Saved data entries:
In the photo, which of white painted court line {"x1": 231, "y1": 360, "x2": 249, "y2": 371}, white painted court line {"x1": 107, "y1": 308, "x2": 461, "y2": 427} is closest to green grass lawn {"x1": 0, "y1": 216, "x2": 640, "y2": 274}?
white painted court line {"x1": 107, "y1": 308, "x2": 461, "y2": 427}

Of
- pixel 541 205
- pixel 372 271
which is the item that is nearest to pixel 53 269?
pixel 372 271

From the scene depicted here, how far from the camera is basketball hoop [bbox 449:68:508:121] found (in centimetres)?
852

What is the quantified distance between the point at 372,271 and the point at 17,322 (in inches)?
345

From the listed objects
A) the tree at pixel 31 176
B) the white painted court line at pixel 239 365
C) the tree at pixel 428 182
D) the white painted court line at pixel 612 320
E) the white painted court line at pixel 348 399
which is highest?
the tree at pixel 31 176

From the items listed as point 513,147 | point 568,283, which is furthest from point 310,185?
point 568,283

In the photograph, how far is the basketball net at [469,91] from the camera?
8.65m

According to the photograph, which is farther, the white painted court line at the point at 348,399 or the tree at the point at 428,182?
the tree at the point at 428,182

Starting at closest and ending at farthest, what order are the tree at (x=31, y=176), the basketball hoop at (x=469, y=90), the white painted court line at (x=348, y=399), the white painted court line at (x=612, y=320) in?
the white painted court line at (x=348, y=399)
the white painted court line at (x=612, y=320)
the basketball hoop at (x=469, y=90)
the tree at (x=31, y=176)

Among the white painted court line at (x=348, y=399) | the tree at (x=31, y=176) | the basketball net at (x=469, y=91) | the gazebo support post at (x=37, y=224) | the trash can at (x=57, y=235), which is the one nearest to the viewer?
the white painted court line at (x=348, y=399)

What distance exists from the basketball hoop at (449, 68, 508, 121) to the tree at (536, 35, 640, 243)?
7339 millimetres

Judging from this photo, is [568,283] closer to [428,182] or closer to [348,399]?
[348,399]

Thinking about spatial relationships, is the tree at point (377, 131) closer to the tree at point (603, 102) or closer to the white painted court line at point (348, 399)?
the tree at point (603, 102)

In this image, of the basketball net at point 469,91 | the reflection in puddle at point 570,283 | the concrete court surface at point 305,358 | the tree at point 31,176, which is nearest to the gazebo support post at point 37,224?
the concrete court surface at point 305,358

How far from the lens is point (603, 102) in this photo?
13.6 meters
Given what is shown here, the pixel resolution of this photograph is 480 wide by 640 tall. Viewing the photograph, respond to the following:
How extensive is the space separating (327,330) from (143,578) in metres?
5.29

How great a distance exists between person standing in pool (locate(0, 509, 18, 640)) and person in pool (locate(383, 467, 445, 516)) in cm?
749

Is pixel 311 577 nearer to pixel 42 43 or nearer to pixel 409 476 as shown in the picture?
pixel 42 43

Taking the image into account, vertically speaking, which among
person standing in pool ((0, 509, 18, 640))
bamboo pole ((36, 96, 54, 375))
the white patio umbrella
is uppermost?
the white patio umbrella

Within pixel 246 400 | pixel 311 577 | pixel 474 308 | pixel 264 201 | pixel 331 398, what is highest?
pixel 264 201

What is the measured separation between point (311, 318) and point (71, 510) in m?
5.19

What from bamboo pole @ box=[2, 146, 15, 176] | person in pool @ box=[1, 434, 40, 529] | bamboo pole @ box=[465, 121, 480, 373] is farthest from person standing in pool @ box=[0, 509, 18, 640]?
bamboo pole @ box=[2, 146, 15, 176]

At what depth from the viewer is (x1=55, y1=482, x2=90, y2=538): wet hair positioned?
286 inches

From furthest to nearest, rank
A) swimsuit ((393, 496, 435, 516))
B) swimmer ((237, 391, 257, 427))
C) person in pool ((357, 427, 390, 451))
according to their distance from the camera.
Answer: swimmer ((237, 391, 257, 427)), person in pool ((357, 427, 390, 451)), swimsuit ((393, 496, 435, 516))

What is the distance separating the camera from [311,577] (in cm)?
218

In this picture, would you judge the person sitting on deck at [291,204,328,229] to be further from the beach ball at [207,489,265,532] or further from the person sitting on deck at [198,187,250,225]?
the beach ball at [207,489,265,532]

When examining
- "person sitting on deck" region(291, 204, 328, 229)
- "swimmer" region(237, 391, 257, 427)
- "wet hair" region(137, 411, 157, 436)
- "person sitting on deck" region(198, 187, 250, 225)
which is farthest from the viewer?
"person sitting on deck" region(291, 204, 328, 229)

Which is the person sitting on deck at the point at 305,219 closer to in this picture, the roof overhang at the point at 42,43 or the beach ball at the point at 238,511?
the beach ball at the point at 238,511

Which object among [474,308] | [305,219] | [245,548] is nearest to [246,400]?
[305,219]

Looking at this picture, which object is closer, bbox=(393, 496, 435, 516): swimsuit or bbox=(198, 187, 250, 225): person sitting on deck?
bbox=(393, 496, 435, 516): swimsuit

| DIRECTIONS FOR THIS TASK |
Edit the material above so that every "trash can" becomes "waste bin", and leave everything else unchanged.

| CORRECT RESPONSE |
In the photo, which of white painted court line {"x1": 231, "y1": 360, "x2": 249, "y2": 371}, white painted court line {"x1": 107, "y1": 308, "x2": 461, "y2": 427} is closest to green grass lawn {"x1": 0, "y1": 216, "x2": 640, "y2": 274}?
white painted court line {"x1": 107, "y1": 308, "x2": 461, "y2": 427}

Of
- pixel 541 205
- pixel 372 271
which is the item that is nearest to pixel 53 269?
pixel 372 271

From the scene depicted here, how far from the camera is basketball hoop [bbox 449:68:508:121] found (in centimetres)?
852

What is the quantified distance between the point at 372,271 and the point at 17,322 (in inches)?
345

From the listed objects
A) the tree at pixel 31 176
B) the white painted court line at pixel 239 365
C) the tree at pixel 428 182
D) the white painted court line at pixel 612 320
E) the white painted court line at pixel 348 399
which is highest?
the tree at pixel 31 176

From the items listed as point 513,147 | point 568,283, which is furthest from point 310,185?
point 568,283

In the photograph, how far is the basketball net at [469,91] from the camera?
8.65m

According to the photograph, which is farther, the white painted court line at the point at 348,399 or the tree at the point at 428,182?
the tree at the point at 428,182

Starting at closest and ending at farthest, what order are the tree at (x=31, y=176), the basketball hoop at (x=469, y=90), the white painted court line at (x=348, y=399), the white painted court line at (x=612, y=320) in?
the white painted court line at (x=348, y=399)
the white painted court line at (x=612, y=320)
the basketball hoop at (x=469, y=90)
the tree at (x=31, y=176)

Among the white painted court line at (x=348, y=399) | the tree at (x=31, y=176) | the basketball net at (x=469, y=91) | the gazebo support post at (x=37, y=224) | the waste bin at (x=57, y=235), which is the one nearest to the viewer?
the white painted court line at (x=348, y=399)

What distance exists from the basketball hoop at (449, 68, 508, 121) to the tree at (536, 35, 640, 243)?
7339 millimetres

Judging from this photo, is [568,283] closer to [428,182] or closer to [348,399]?
[348,399]

Thinking about spatial relationships, is the tree at point (377, 131) closer to the tree at point (603, 102) or closer to the white painted court line at point (348, 399)?
the tree at point (603, 102)

In this image, of the basketball net at point 469,91 | the reflection in puddle at point 570,283 | the concrete court surface at point 305,358 | the tree at point 31,176, which is nearest to the gazebo support post at point 37,224?
the concrete court surface at point 305,358

How far from the lens is point (603, 102) in this photo?
13.6 meters
Given what is shown here, the pixel resolution of this photograph is 480 wide by 640 tall. Viewing the photograph, respond to the following:
How extensive is the space separating (327,330) from (143,578) in metres?
5.29

How great a distance exists between person standing in pool (locate(0, 509, 18, 640)) and person in pool (locate(383, 467, 445, 516)) in cm?
749

Is pixel 311 577 nearer to pixel 42 43 or nearer to pixel 409 476 as shown in the picture?
pixel 42 43

Taking the image into account, vertically speaking, which among
person standing in pool ((0, 509, 18, 640))
bamboo pole ((36, 96, 54, 375))
the white patio umbrella
is uppermost?
the white patio umbrella

Within pixel 246 400 | pixel 311 577 | pixel 474 308 | pixel 264 201 | pixel 331 398, what is highest?
pixel 264 201

What is the measured separation between point (311, 318) and point (71, 510) in m?
5.19

What from bamboo pole @ box=[2, 146, 15, 176] | person in pool @ box=[1, 434, 40, 529] | bamboo pole @ box=[465, 121, 480, 373] is farthest from person standing in pool @ box=[0, 509, 18, 640]?
bamboo pole @ box=[2, 146, 15, 176]

At what depth from the viewer is (x1=55, y1=482, x2=90, y2=538): wet hair positioned?
286 inches

From furthest to nearest, rank
A) swimsuit ((393, 496, 435, 516))
B) swimmer ((237, 391, 257, 427))
C) person in pool ((357, 427, 390, 451))
according to their distance from the camera.
Answer: swimmer ((237, 391, 257, 427)), person in pool ((357, 427, 390, 451)), swimsuit ((393, 496, 435, 516))

What is the distance separating the camera from [311,577] (in cm)?
218

In this picture, would you judge the person sitting on deck at [291,204,328,229] to be further from the beach ball at [207,489,265,532] or further from the person sitting on deck at [198,187,250,225]?
the beach ball at [207,489,265,532]

When examining
- "person sitting on deck" region(291, 204, 328, 229)
- "swimmer" region(237, 391, 257, 427)
- "wet hair" region(137, 411, 157, 436)
- "person sitting on deck" region(198, 187, 250, 225)
which is farthest from the viewer?
"person sitting on deck" region(291, 204, 328, 229)

Which is the person sitting on deck at the point at 305,219 closer to in this picture, the roof overhang at the point at 42,43 or the beach ball at the point at 238,511?
the beach ball at the point at 238,511

Which object among [474,308] | [305,219] | [245,548] is nearest to [246,400]?
[305,219]

Looking at this picture, which object is closer, bbox=(393, 496, 435, 516): swimsuit or bbox=(198, 187, 250, 225): person sitting on deck?
bbox=(393, 496, 435, 516): swimsuit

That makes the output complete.